Sin embargo, aquello no perduró demasiado. En cuanto había comenzado a cantar una anticuada melodía de cuna, no distinguió en la bruma de sus tarareos violentas marchas de hombres, muchos de ellos, blandiendo espadas que en vez de alertarlo parecían dormirlo. Luego fue un peso enorme en un costado del cuerpo, un golpe que prontamente comenzó a quemarle abrasadoramente, aunque no emanaba sangre. Continuamente, muchos golpes lo despertaron así. Se sintió demasiado cansado como para defenderse. No quería abnegarse al dolor, pero todo el paraíso que había estado sintiendo lo destruyeron en tan solo un parpadeo. Entonces solo pudo abrazar el pánico, la impotencia y la maldita ignorancia junto a la desesperanza en una pesadilla que no recordaba.
Meneó la cabeza en un arrebato de enojo. Todavía podía seguir siendo un necio como para maltratarse con su propia voluntad. Bajó la vista hasta sus pies bajo la túnica. Estaba sentado, pero aun así sentía que las piernas no lo podían sostener.
Volvió a subir la vista hasta Ludcian y sus hombres. Discutían con muy mal genio. Las pobladas cejas parecían ser solo una cuando se miraban y se contra argumentaban. Eudor se preguntó qué les haría pensar que podían decidir sobre su vida. Solo una persona lo había arrebatado de los brazos de la muerte y solo se permitiría morir por ella.

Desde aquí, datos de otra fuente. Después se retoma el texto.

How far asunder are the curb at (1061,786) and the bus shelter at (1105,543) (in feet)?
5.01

—¡Están enfermos de fidelidad! —gritó Eudor. Sabía que gran mayoría de los mercenarios se ahogaban con la avaricia de ser un noble, pero que su codicia y salvajismo los limitaba grandemente—. ¡Matarme! —se rio con amargura—. Pero ingenuos, ingenuos idiotas... Nadie es quien debe ser sino quien puede ser. Decidme, ¿cómo aseguráis que mi corazón es de piedra si os vestís con ésta? —preguntó inocentemente—. Quizá solo fui a obsequiarle las lágrimas del pueblo a Valkyav... para que lustrase sus inservibles escamas. ¡A Cinco le encantan los regalos! —exclamó alegremente, uniendo las manos sobre el pecho mientras ladeaba la cabeza y sonreía infantilmente— Aunque prefiere recibirlos que darlos...—murmuró como si nadie lo escuchara—. ¡Oh!, y Veinte dice que antes de juzgarme deberían exponerle sus confabulaciones a la Princesa—volvió a exclamar, agregando ello como si se le hubiese olvidado un insignificante detalle—. Sí, sí, con la Princesa—terminó por reafirmar su idea, moviendo la cabeza efusivamente como si ello diera mayor credibilidad a sus palabras.